「神様は本当にいるんだね」

 キヨさんは息を吐くように、ごくごく自然な様子でそんな言葉を吐き出しながら「よっこらしょ」と声を出して階段の端に腰を下ろした。

「占いで調べるなんて、当たるも八卦、当たらぬも八卦と思ってはいたけれど、こんなに的確な答えをもらえるとは思ってなかったわ」
「じゃあ……?」

 それってやっぱり、キヨさんは左右が言っていたように、はなから万年筆のありかを知って……?
 そんな言葉が口をついて出そうになったが、その言葉が僕の口から解き放たれる前に、キヨさんはゆっくりと一度だけ首を縦に振った。

「知ってたさ。息子の万年筆がどこにあるのかはね」
「それならなんで、依頼なんて出したんです?」

 疑問はそこだ。僕はキヨさんの隣に腰を下ろし、続きの回答を待った。
 目の前に広がる田んぼを見つめながら、キヨさんは物思いにでも耽るような目をして、静かに言葉を紡いだ。

「神様なんて本当はいないんじゃないか……なんて思ってね」

 ぽつり、と静かに僕の頬を何かが駆け落ちていく。さっきまで晴れていたはずが、僕らの頭上には灰色の分厚い雲が覆っていた。視界に入る田んぼの向こう側ではまだ青い空が見えているのに。
 僕は後ろポケットに入れていたばーちゃんから借りた折り畳み傘を取り出し、そっとキヨさんの頭上にかかるようにかけた。
 キヨさんはありがとうと言いたげに僕に微笑みかけながら、再び口を開いた。

「おじいさんが亡くなって、息子までいなくなってね。あの家は私一人には大きすぎるんだよ」

 パラパラパラ……一定のリズムで僕の傘を叩く。雨は縦にたなびくように僕の視界を埋め尽くしていく。

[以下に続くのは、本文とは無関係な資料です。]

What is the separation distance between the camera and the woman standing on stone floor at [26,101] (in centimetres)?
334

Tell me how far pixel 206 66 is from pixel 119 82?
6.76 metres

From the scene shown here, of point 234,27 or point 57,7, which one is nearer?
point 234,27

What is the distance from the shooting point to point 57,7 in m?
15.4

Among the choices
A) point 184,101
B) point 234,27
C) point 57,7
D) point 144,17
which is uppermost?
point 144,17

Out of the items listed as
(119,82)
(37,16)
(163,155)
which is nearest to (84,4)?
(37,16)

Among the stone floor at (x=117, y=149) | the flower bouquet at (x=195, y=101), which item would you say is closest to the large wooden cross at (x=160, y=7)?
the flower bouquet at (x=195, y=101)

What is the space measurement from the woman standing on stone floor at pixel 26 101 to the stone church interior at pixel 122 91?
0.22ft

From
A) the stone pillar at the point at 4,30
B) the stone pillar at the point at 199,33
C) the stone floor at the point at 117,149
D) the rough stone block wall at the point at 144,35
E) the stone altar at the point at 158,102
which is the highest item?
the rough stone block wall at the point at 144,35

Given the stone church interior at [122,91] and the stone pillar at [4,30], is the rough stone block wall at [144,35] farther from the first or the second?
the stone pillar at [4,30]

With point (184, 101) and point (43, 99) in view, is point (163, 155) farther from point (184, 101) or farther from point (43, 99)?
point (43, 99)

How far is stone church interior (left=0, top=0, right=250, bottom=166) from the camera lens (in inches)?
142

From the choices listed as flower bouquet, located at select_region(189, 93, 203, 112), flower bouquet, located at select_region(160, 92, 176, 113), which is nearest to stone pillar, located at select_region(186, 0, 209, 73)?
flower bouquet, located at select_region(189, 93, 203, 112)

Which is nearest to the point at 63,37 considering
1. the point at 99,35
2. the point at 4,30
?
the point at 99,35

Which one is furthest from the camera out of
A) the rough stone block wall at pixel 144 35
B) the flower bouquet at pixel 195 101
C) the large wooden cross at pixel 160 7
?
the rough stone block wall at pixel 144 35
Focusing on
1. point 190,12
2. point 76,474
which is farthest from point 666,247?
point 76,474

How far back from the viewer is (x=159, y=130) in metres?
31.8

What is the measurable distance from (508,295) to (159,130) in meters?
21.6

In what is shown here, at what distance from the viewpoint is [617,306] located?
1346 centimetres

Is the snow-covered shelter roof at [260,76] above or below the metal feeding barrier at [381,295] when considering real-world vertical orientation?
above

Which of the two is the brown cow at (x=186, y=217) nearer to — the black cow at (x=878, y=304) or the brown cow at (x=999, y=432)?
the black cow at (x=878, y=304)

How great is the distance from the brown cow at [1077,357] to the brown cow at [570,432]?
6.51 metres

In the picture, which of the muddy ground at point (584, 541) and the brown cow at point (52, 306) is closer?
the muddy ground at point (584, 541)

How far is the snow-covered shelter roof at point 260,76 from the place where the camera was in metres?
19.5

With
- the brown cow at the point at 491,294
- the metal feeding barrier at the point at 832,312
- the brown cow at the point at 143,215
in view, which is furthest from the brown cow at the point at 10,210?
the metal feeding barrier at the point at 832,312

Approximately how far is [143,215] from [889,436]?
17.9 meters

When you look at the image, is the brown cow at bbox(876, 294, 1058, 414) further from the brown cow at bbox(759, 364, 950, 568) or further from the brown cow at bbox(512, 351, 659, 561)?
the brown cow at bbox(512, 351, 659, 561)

「何度かこの神社にも足を運んで、息子の健康祈願してたのに、神様は息子を連れてってしもうた。おじいさんはとっくに亡くなってしまったけれど、子供に先立たれることほど辛いことはないよ」
「だから、依頼をして試したんですね?」

 ——神様が本当にいるのかどうかを。キヨさんは神様を試したんだ。

「ははっ、そうそう。毎年この神社で引くおみくじはよく当たるって息子が言ってたんだよ。私はあんまりそういうの気にしないからあれだけど、やっぱり本当なんだね」

 ああ、なんだ。そういうことなのか。
 僕の中で色々と物事が繋がっていく。さっきまでは点と点だったものが、繋がって、線になる。
 僕の中で覚えている記憶や、僕自身でも気づかないうちに疑問に思っていたことが、線になって、胃の中にすっと落ちて行った。それはまるでこの雨のように。
 雨はただの水の粒。それなのに落ちる速度に僕に目が追いつかないから、落ちているその様子はこうして線に見える。僕の疑問もこうして胃の中に落ちているのだろう。